▶ TEXT UNDER STUDY:

○ ○ ○ ○ ○

It’s frustrating for most drivers when they’re in a hurry and then have to slow down to enter an orange-barreled, flashing-sign, flag-waving highway “work zone.”
For the highway workers, however, it isn’t frustration they face; it’s danger.
And ditto for drivers, more than most suspect.
Work-zone crashes and fatalities on Alabama roads are up, according to the Alabama Department of Transportation, which this week joined efforts to recognize National Work Zone Awareness Week.
It’s worth the reminder to slow down in these zones, both for your safety and that of the workers.
“During the coronavirus COVID-19 pandemic, when the shipment of essential goods is vital, ALDOT employees are working hard to advance the maintenance and construction that’s required for our roads,” said Allison Green, Drive Safe Alabama coordinator, ALDOT. “Today and every day, we ask drivers to drive alert around work zones and slow down to make sure the people taking care of our roads get home safely.”
During 2018, there were 3,810 work zone crashes in Alabama, resulting in 34 fatalities and 1,155 injuries.
Nationwide, 754 people died in roadway work zone crashes in 2018.

○ ○ ○ ○ ○

▶ PROVIDED INFORMATION:

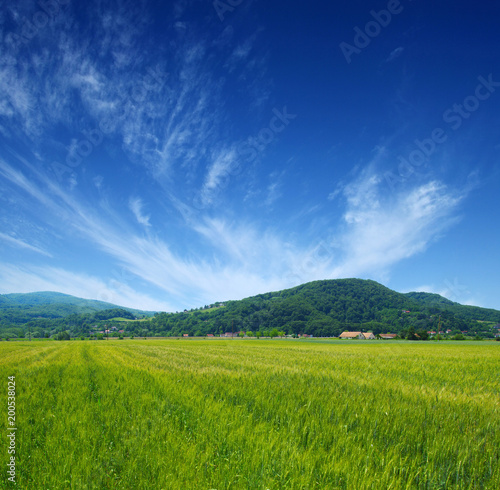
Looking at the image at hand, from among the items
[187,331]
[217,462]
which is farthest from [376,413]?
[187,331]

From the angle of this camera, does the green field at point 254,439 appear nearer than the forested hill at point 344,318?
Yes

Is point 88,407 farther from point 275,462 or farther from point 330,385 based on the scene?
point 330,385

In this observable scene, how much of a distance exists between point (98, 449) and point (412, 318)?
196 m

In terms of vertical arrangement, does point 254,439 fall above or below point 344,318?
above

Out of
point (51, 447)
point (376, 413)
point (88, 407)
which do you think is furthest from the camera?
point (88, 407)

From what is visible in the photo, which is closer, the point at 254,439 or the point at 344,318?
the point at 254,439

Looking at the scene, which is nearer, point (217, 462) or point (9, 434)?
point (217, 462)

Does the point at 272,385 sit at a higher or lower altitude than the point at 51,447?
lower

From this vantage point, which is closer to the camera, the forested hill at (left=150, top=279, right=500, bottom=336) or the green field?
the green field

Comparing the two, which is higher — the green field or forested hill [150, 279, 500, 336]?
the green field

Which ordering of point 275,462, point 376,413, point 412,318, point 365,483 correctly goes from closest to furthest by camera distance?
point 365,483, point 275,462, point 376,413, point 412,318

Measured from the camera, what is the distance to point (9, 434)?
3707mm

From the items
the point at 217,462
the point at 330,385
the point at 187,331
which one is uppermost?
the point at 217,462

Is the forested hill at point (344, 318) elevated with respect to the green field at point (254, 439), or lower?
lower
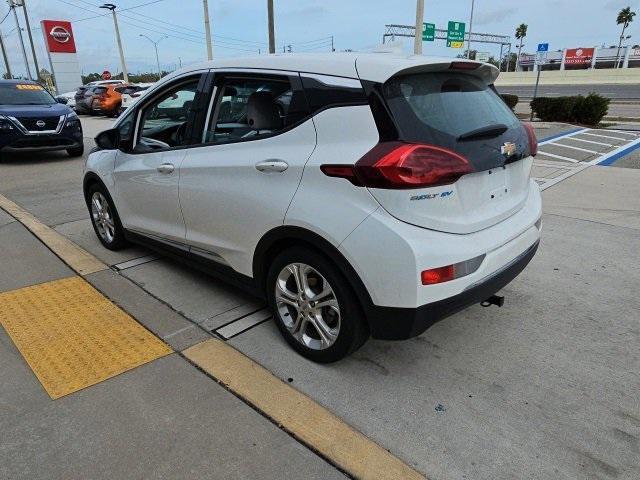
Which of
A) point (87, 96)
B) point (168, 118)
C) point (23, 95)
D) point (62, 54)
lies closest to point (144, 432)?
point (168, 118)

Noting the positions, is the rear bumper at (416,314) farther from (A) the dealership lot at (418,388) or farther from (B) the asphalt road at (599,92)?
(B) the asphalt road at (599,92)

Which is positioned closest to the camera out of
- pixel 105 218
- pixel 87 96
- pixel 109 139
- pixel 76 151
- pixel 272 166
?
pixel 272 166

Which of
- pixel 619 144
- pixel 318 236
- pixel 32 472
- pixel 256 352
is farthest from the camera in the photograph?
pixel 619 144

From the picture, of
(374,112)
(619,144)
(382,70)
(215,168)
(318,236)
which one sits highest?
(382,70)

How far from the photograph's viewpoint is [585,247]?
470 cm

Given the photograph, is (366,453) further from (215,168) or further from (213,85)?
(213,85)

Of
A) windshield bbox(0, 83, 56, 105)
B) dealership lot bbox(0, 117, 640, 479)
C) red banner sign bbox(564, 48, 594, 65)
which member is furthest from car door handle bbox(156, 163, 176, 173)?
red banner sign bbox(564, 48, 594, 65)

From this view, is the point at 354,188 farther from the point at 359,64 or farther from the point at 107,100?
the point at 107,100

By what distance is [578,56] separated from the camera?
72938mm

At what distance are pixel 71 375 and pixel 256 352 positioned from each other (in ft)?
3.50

○ ○ ○ ○ ○

▶ EXERCISE 1:
Why does the editorial on highway work zones say drivers should slow down when entering them? Answer in one to three sentences.
▶ EXERCISE 2:
Write what comes next in the editorial on highway work zone safety, starting after its last sentence.

▶ WRITTEN RESPONSE 1:
Slowing down protects both the drivers themselves and the highway workers, who face real danger in these zones. It also helps ensure that the people taking care of the roads get home safely.

▶ WRITTEN RESPONSE 2:
A common misconception is that most of those killed in work-zone crashes are workers, according to ALDOT. National statistics show that 4 out of every 5 of those killed are motorists.
ALDOT offers these tips for driving safely in work zones:
Drive alert. Don’t drive distracted by texting, eating or other activities that take your hands off the wheel. Look for highway workers, reduced speed limits and narrow driving lanes.
Slow down. Don’t drive beyond the posted speed limit through the work zone. Keep a safe distance from the vehicle ahead of you.
Don’t tailgate. Watch for large trucks. Maintain a safe distance on all sides of your vehicle, so that you don’t clip a nearby vehicle and cause that vehicle to also crash into the work zone.
Sounds like good advice all drivers should practice.